Ruminant functional genomics

Research Staff

Research staff working in the ruminant functional genomics lab past and present

Mazdak Salavati profile picture

Mazdak Salavati DVM PhD AFHEA

After graduating as a veterinarian with a keen interest in livestock data and herd health management, I obtained my PhD in biomedical sciences in 2013 in the UK. I started to work as a postdoctoral researcher at the Royal Veterinary College from 2013-2018 in molecular biology and bioinformatics. During this time I worked with variety of livestock genomics research groups across Europe and the United States as one of the bioinformaticians of the Genotype plus Environment consortium. I am currently working as the core scientist within the ruminants functional genomics lab with a focus on projects running as part of the Centre for Tropical Livestock Genetics and Health and the Functional Annotation of Animal Genomes project.  I have a vested interest in functional programming in R and bash scripting for developing analytical pipelines. My research interests could be summarised as follows: 

  • Transcriptomics and allele-specific expression profiling

  • Multidimensional data analytics (singular value decomposition)

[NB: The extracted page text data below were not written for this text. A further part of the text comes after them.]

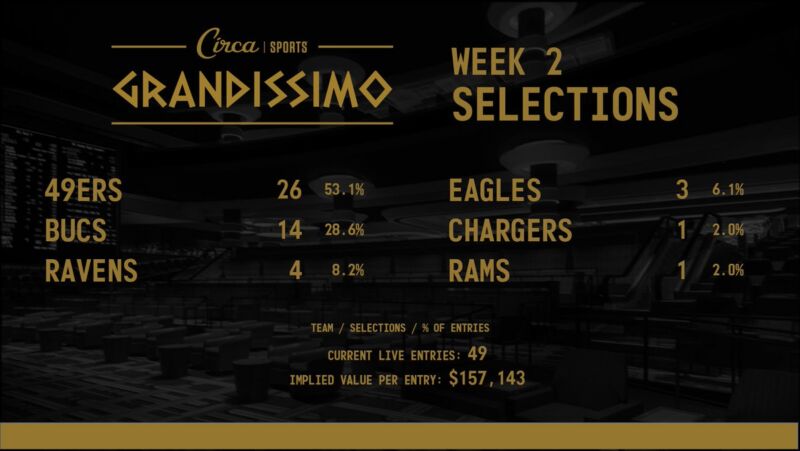 Circa | SPORTS
GRANDISSIMO

WEEK 2
SELECTIONS

49ERS 26 53.1%
BUCS 14 28.6%
RAVENS 4 8.2%

EAGLES 3 6.1%
CHARGERS 1 2.0%
RAMS 1 2.0%

TEAM / SELECTIONS / % OF ENTRIES
CURRENT LIVE ENTRIES: 49
IMPLIED VALUE PER ENTRY: $157,143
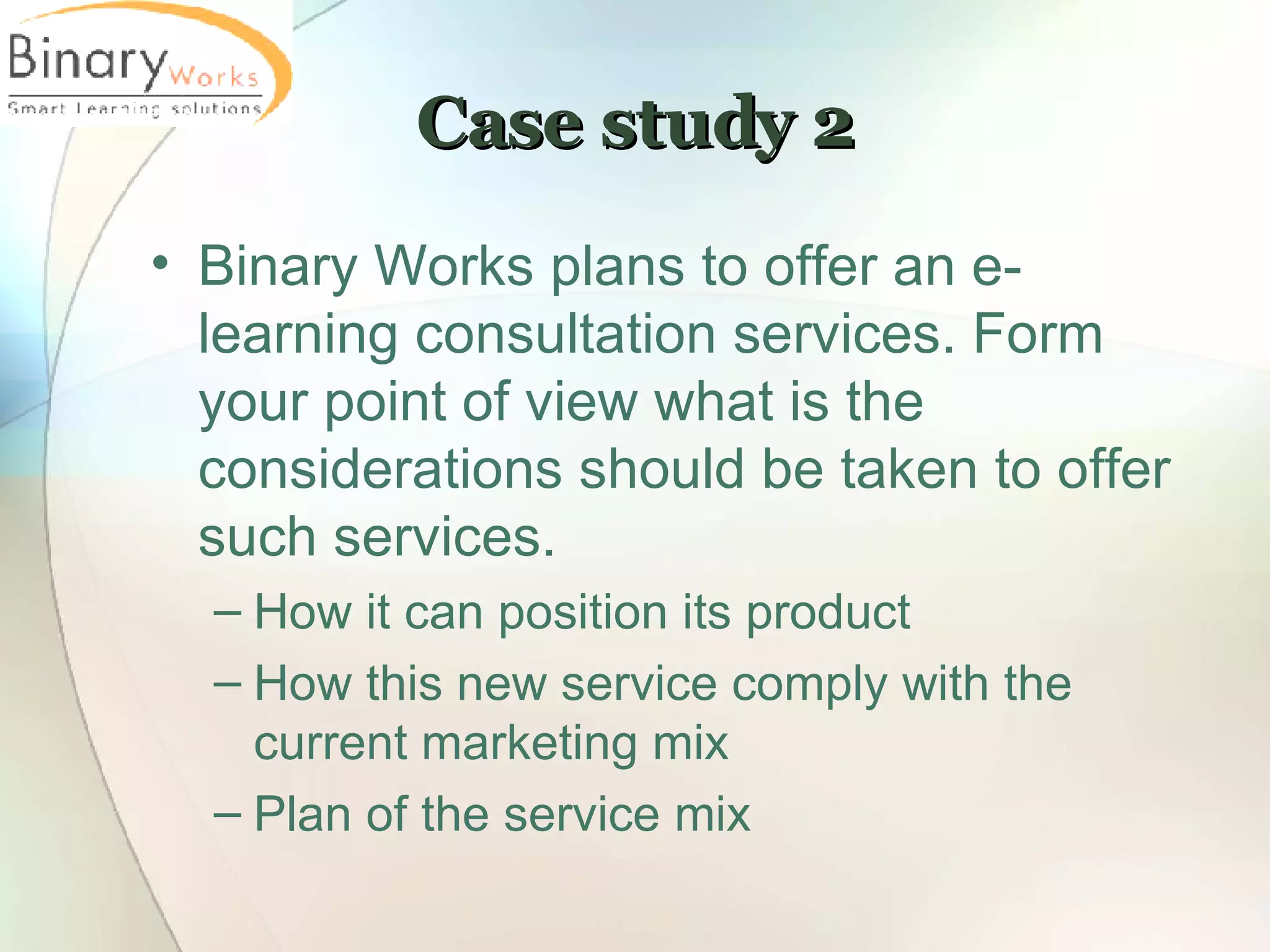 Binary Works
Smart Learning solutions

Case study 2

• Binary Works plans to offer an e-learning consultation services. Form your point of view what is the considerations should be taken to offer such services.
– How it can position its product
– How this new service comply with the current marketing mix
– Plan of the service mix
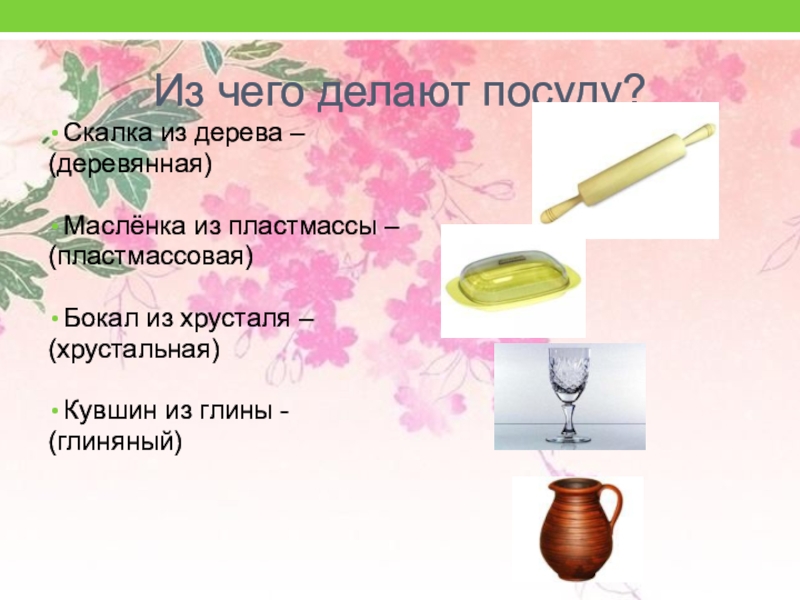 Из чего делают посуду?

• Скалка из дерева – (деревянная)

• Маслёнка из пластмассы – (пластмассовая)

• Бокал из хрусталя – (хрустальная)

• Кувшин из глины - (глиняный)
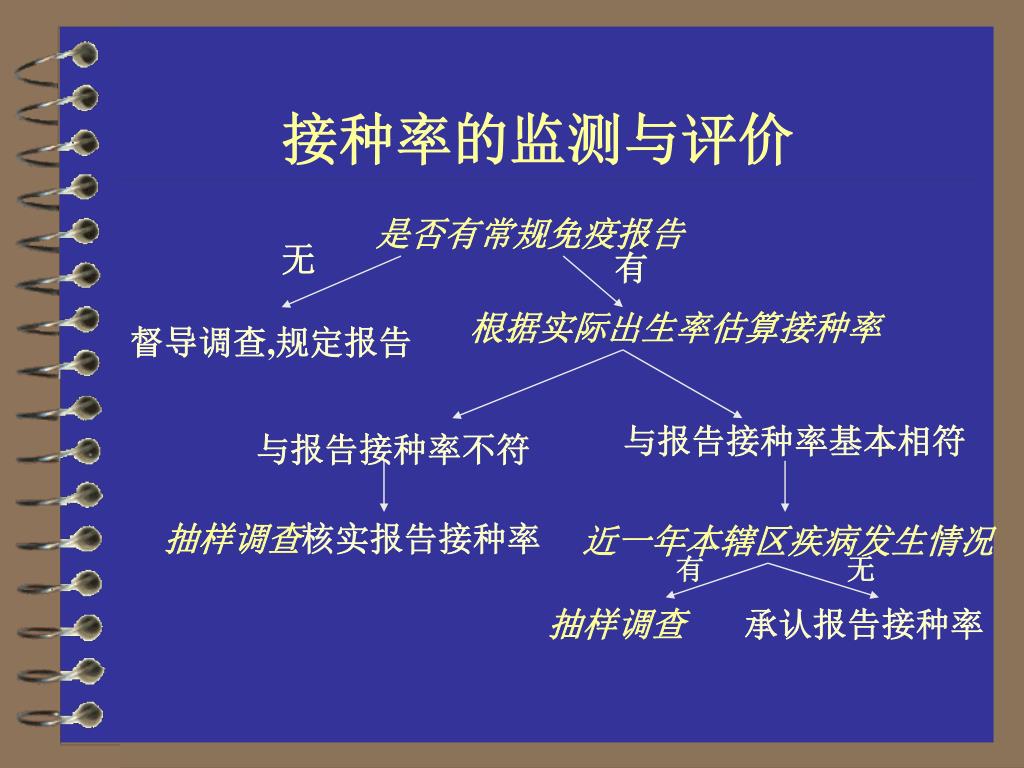 接种率的监测与评价

是否有常规免疫报告

无

有

督导调查,规定报告

根据实际出生率估算接种率

与报告接种率不符

与报告接种率基本相符

抽样调查核实报告接种率

近一年本辖区疾病发生情况

有

无

抽样调查

承认报告接种率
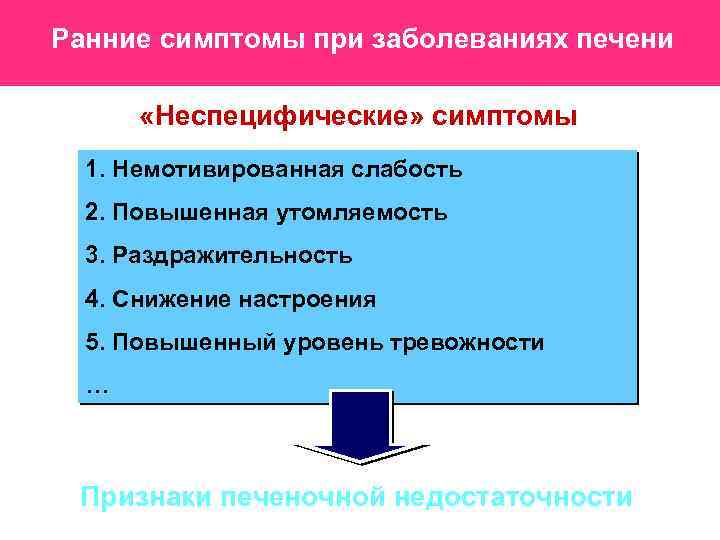 Ранние симптомы при заболеваниях печени

«Неспецифические» симптомы

1. Немотивированная слабость

2. Повышенная утомляемость

3. Раздражительность

4. Снижение настроения

5. Повышенный уровень тревожности

...

Признаки печеночной недостаточности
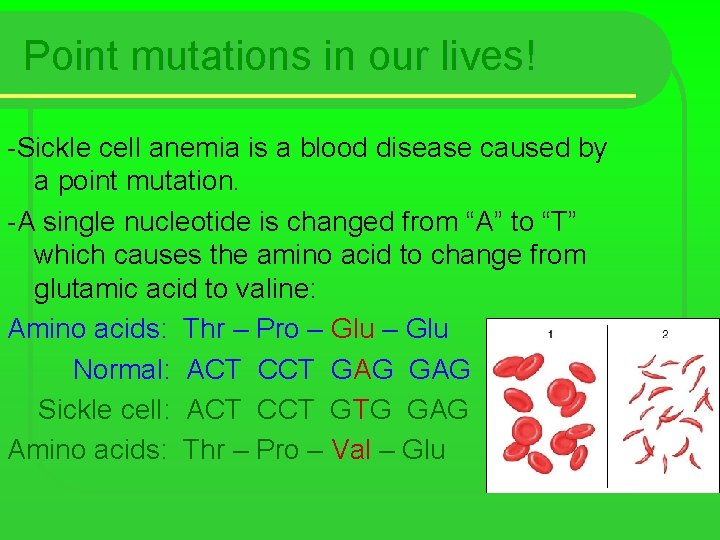 Point mutations in our lives!

-Sickle cell anemia is a blood disease caused by a point mutation.

-A single nucleotide is changed from “A” to “T” which causes the amino acid to change from glutamic acid to valine:

Amino acids: Thr – Pro – Glu – Glu
Normal: ACT CCT GAG GAG
Sickle cell: ACT CCT GTG GAG
Amino acids: Thr – Pro – Val – Glu

1

2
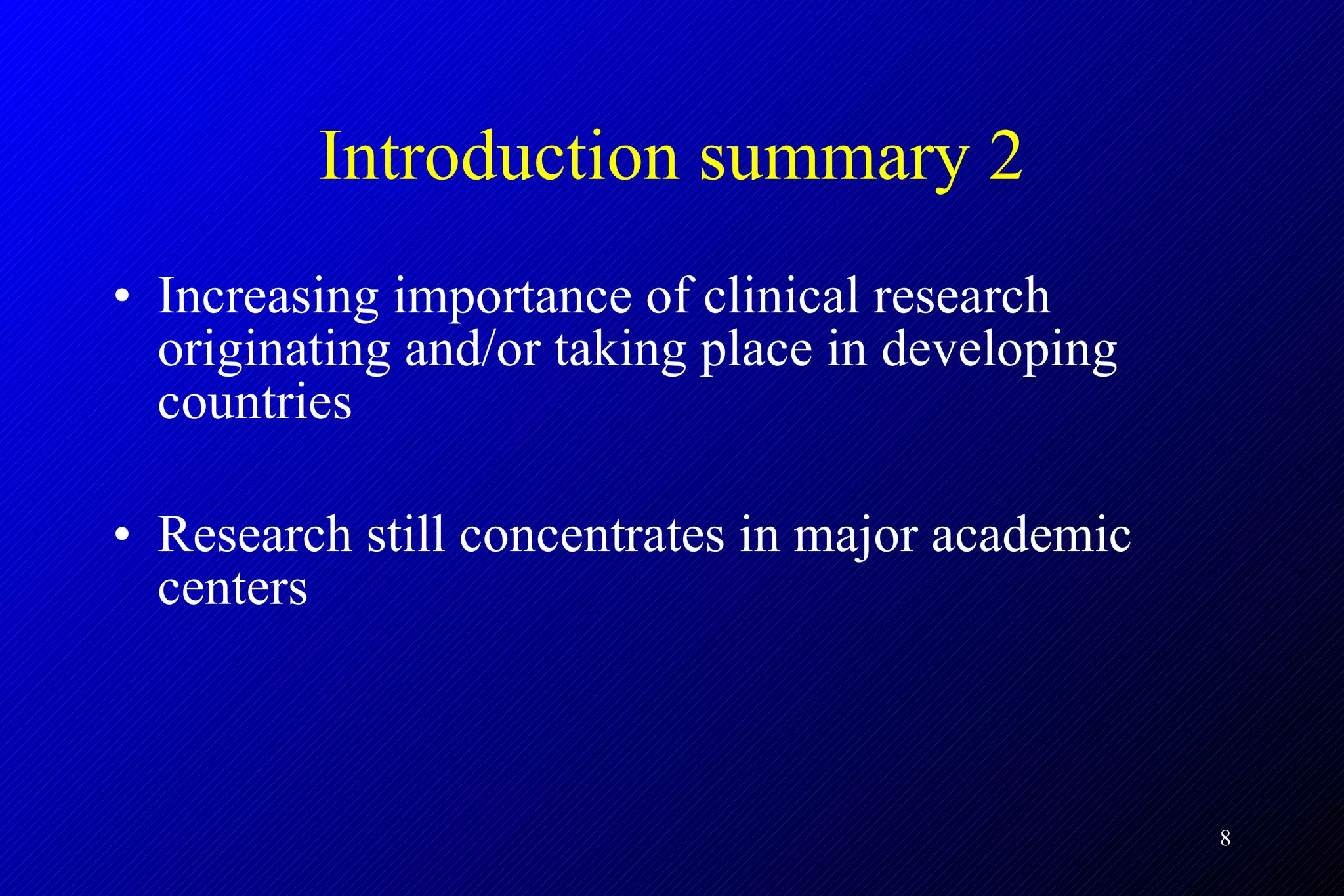 Introduction summary 2

• Increasing importance of clinical research originating and/or taking place in developing countries

• Research still concentrates in major academic centers

8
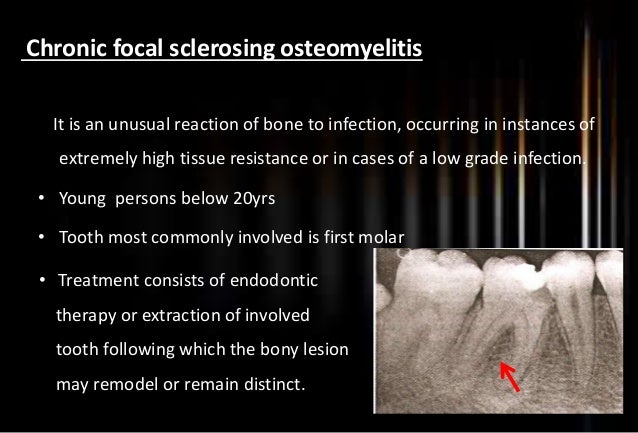 Chronic focal sclerosing osteomyelitis

It is an unusual reaction of bone to infection, occurring in instances of extremely high tissue resistance or in cases of a low grade infection.

• Young persons below 20yrs
• Tooth most commonly involved is first molar
• Treatment consists of endodontic therapy or extraction of involved tooth following which the bony lesion may remodel or remain distinct.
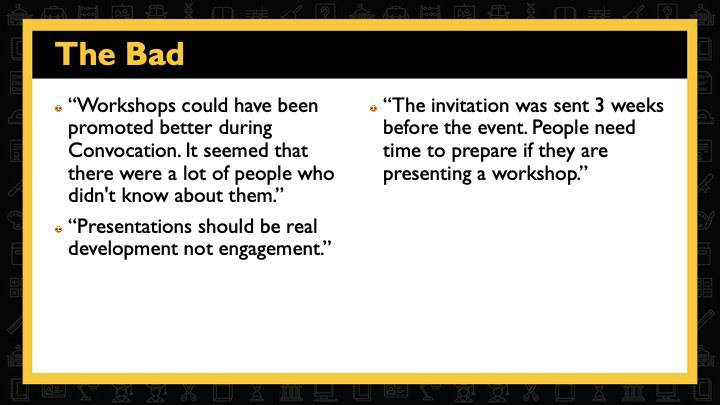 The Bad

“Workshops could have been promoted better during Convocation. It seemed that there were a lot of people who didn't know about them.”

“Presentations should be real development not engagement.”

“The invitation was sent 3 weeks before the event. People need time to prepare if they are presenting a workshop.”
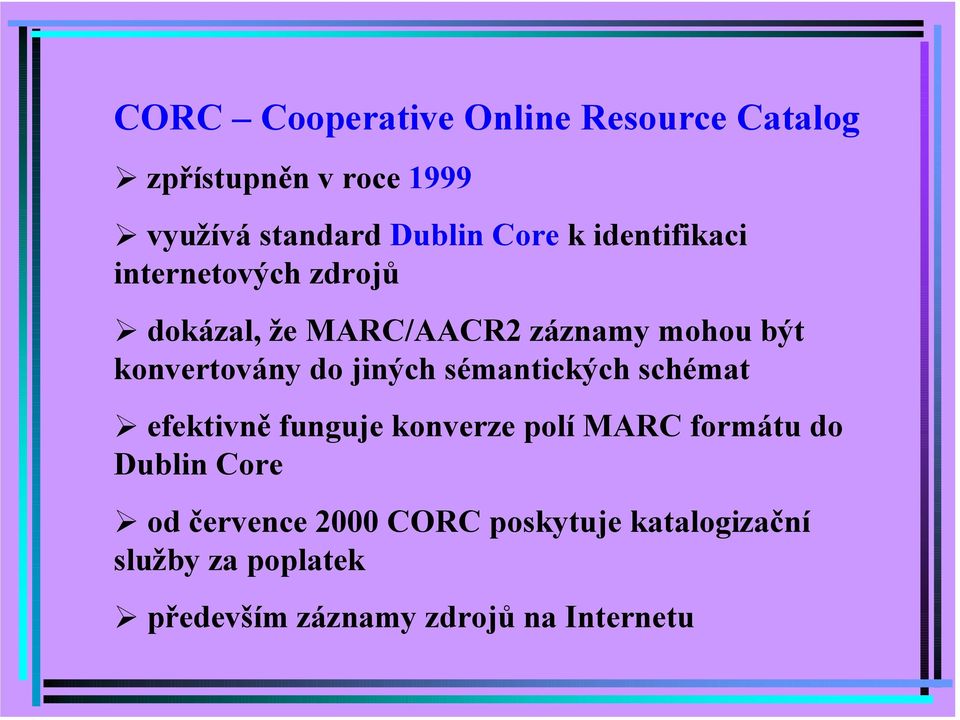 CORC – Cooperative Online Resource Catalog

➢ zpřístupněn v roce 1999

➢ využívá standard Dublin Core k identifikaci internetových zdrojů

➢ dokázal, že MARC/AACR2 záznamy mohou být konvertovány do jiných sémantických schémat

➢ efektivně funguje konverze polí MARC formátu do Dublin Core

➢ od července 2000 CORC poskytuje katalogizační služby za poplatek

➢ především záznamy zdrojů na Internetu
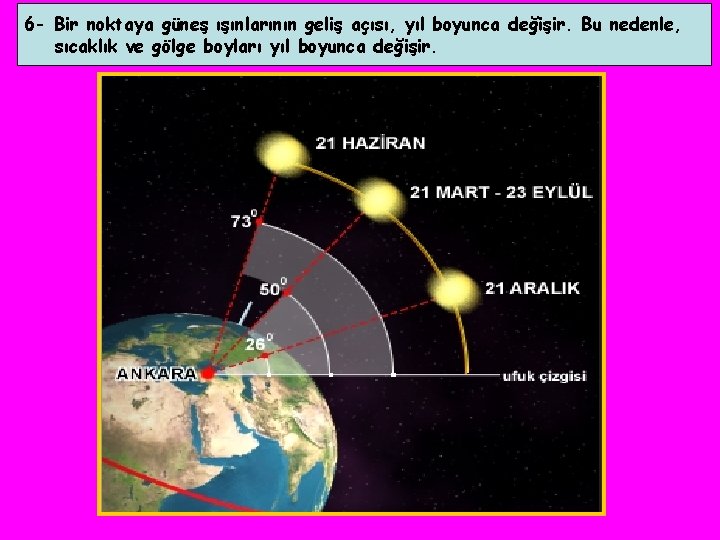 6- Bir noktaya güneş ışınlarının geliş açısı, yıl boyunca değişir. Bu nedenle, sıcaklık ve gölge boyları yıl boyunca değişir.

21 HAZİRAN

21 MART - 23 EYLÜL

$73^0$

$50^0$

21 ARALIK

$26^0$

ANKARA

ufuk çizgisi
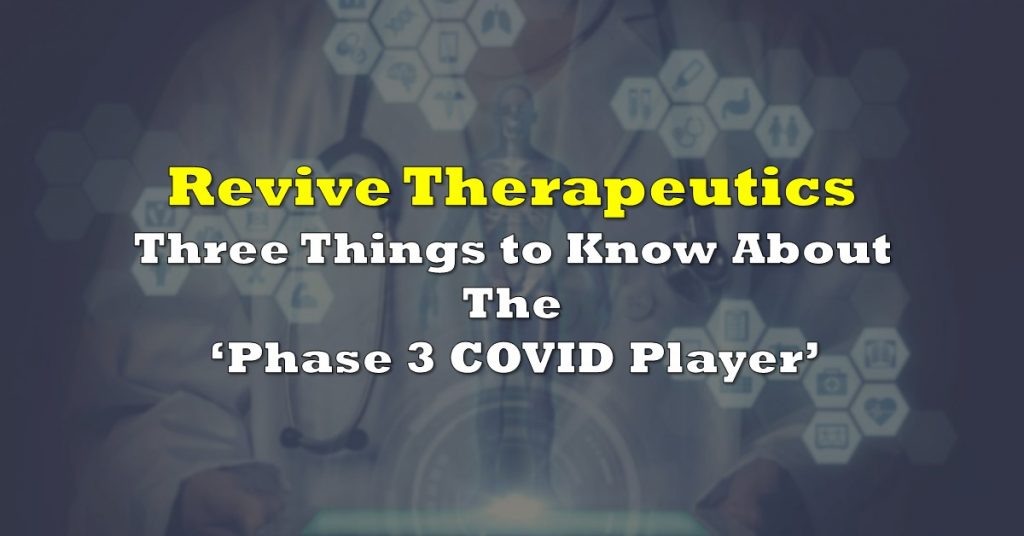 Revive Therapeutics
Three Things to Know About
The
‘Phase 3 COVID Player’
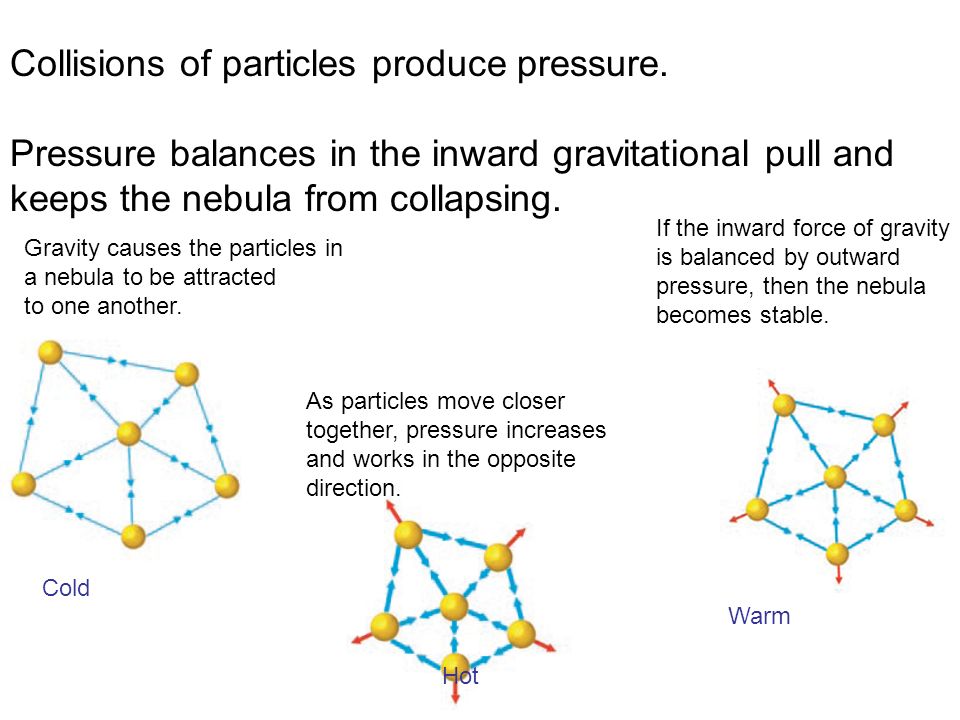 Collisions of particles produce pressure.

Pressure balances in the inward gravitational pull and keeps the nebula from collapsing.

Gravity causes the particles in a nebula to be attracted to one another.

Cold

As particles move closer together, pressure increases and works in the opposite direction.

Hot

If the inward force of gravity is balanced by outward pressure, then the nebula becomes stable.

Warm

  • livestock informatics and Big Data visualisations

  • Distributed computing (High Performance Computing) 

 

Relevant links

Twitter acount  @MazdakS

Research profile

Genotype plus Environment consortium

Centre for Tropical Livestock Genetics and Health

Functional Annotation of Animal Genomes project

BovReg Understanding Cattle Genomes

 

Dr Shernae Woolley staff photo

Shernae Woolley PhD 

 

I obtained my undergraduate degree at the University of Sydney in 2015, graduating with a Bachelor of Animal and Veterinary Bioscience (Hons Class 1). I then obtained my PhD at the University of Sydney, which focused on the molecular characterisation and management of several inherited diseases in cattle and sheep using SNP-based homozygosity mapping and whole genome sequencing approaches to identify positional candidate genes and likely causal variants. At the beginning of 2020, I joined the Roslin Institute as a postdoctoral Research Fellow in livestock functional genomics. This role focuses on the use of allele-specific expression data to identify variants associated with growth traits in sheep to assist the improvement of genomic prediction accuracy in sheep breeding programs. 

My main research interests involve livestock molecular genetics and functional genomics, and engaging with stakeholders in the livestock industry.